EXERCISE AIM: Nothing left out, nothing added: return the full set of records.
=======
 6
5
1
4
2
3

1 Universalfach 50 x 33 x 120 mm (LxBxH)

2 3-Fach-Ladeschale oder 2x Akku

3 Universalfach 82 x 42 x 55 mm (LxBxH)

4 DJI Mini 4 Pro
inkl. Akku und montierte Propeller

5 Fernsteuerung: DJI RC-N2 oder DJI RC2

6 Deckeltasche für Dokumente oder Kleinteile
=======
PROBLEM SOLUTION:
 6
5
1
4
2
3

1 Universalfach 50 x 33 x 120 mm (LxBxH)

2 3-Fach-Ladeschale oder 2x Akku

3 Universalfach 82 x 42 x 55 mm (LxBxH)

4 DJI Mini 4 Pro
inkl. Akku und montierte Propeller

5 Fernsteuerung: DJI RC-N2 oder DJI RC2

6 Deckeltasche für Dokumente oder Kleinteile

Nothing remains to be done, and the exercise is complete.